_GIVEN DATA_

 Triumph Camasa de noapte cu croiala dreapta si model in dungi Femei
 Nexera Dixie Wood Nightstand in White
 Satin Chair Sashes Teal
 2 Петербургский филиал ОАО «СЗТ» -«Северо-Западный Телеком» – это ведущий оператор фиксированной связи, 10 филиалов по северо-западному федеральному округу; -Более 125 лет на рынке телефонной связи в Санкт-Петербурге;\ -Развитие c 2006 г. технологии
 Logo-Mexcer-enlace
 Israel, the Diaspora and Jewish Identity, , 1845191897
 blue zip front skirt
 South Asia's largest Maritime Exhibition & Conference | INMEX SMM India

---

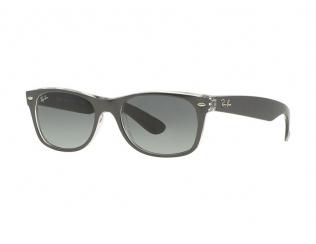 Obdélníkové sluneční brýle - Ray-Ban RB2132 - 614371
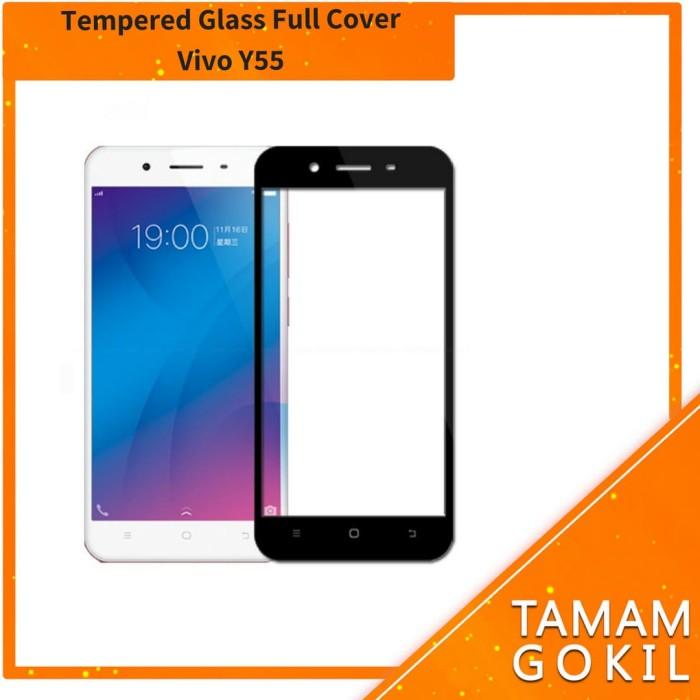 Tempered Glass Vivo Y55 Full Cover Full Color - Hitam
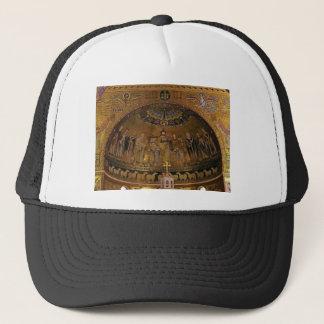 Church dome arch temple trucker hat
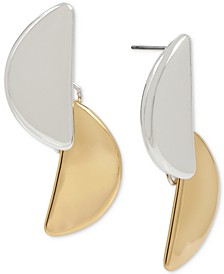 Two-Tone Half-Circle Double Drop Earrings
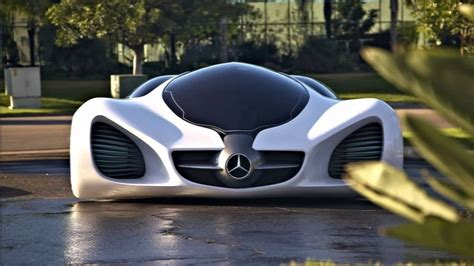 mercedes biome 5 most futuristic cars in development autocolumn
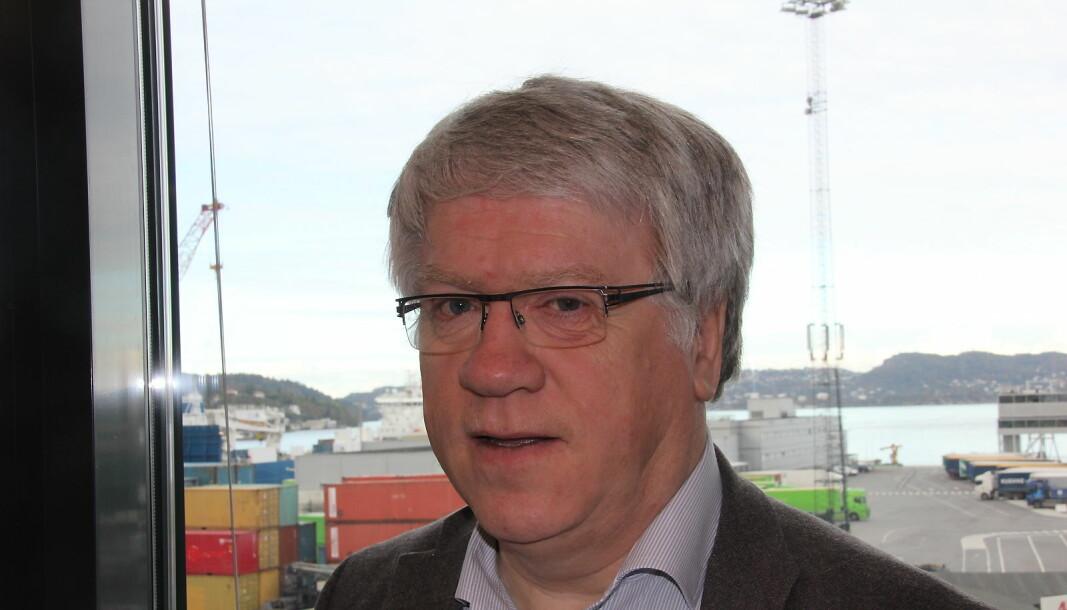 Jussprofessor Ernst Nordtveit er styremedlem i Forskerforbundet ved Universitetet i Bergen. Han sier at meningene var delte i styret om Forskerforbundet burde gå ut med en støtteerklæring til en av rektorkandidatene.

==

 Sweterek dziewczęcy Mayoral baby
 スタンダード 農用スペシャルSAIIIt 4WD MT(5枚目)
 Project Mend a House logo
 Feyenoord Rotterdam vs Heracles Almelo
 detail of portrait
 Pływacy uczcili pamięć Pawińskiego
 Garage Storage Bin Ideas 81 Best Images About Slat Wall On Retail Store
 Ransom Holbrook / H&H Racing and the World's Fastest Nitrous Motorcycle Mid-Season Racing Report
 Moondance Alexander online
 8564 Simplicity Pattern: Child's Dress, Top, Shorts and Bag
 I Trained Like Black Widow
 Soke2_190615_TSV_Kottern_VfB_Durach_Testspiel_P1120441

_ASSIGNED TASK_
Using the entries above, transcribe exactly from the line that has "mercedes biome 5" through the line that has "Jussprofessor Ernst Nordtveit". Pictures are dropped.

_THE COMPLETED TASK_
 mercedes biome 5 most futuristic cars in development autocolumn
 Jussprofessor Ernst Nordtveit er styremedlem i Forskerforbundet ved Universitetet i Bergen. Han sier at meningene var delte i styret om Forskerforbundet burde gå ut med en støtteerklæring til en av rektorkandidatene.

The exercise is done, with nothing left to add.